## TASK
May I please have every record restated word for word, with the images left out?

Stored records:
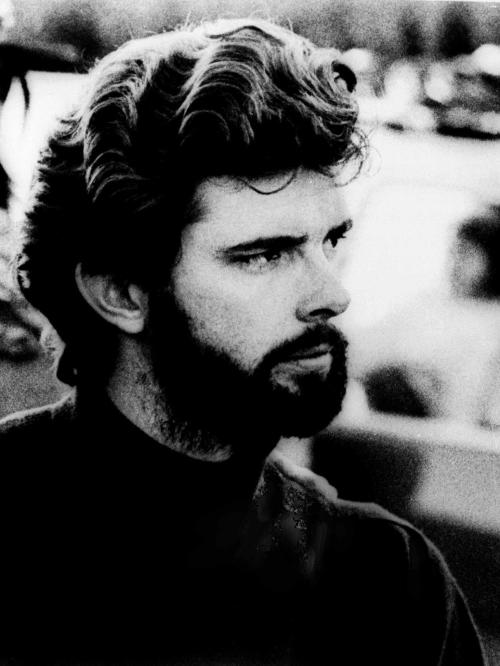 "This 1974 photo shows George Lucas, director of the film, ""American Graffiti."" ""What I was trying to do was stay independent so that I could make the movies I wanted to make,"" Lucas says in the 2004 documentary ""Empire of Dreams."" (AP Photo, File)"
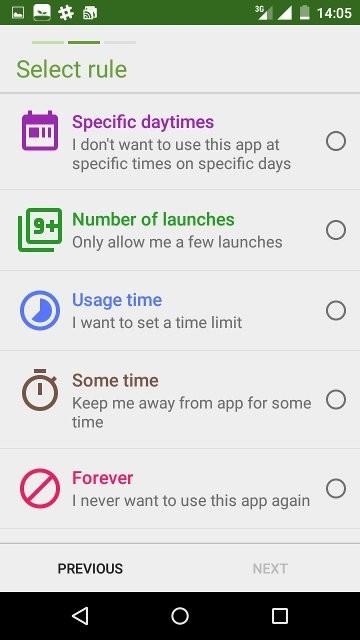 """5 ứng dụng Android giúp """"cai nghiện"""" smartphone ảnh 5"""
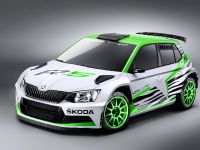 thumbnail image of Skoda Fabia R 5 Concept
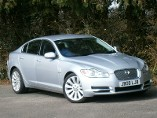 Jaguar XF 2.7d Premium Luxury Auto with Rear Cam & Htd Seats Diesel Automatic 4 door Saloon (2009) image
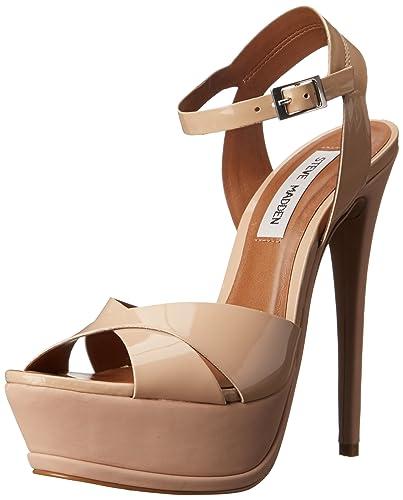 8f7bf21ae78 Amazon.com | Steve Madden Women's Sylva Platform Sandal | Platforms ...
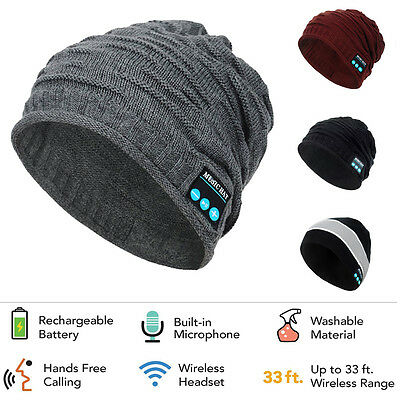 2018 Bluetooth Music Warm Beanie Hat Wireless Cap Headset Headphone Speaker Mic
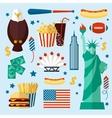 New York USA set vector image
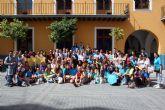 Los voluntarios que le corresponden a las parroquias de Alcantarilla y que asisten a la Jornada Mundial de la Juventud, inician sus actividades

## SOLUTION BELOW
 "This 1974 photo shows George Lucas, director of the film, ""American Graffiti."" ""What I was trying to do was stay independent so that I could make the movies I wanted to make,"" Lucas says in the 2004 documentary ""Empire of Dreams."" (AP Photo, File)"
 """5 ứng dụng Android giúp """"cai nghiện"""" smartphone ảnh 5"""
 thumbnail image of Skoda Fabia R 5 Concept
 Jaguar XF 2.7d Premium Luxury Auto with Rear Cam & Htd Seats Diesel Automatic 4 door Saloon (2009) image
 8f7bf21ae78 Amazon.com | Steve Madden Women's Sylva Platform Sandal | Platforms ...
 2018 Bluetooth Music Warm Beanie Hat Wireless Cap Headset Headphone Speaker Mic
 New York USA set vector image
 Los voluntarios que le corresponden a las parroquias de Alcantarilla y que asisten a la Jornada Mundial de la Juventud, inician sus actividades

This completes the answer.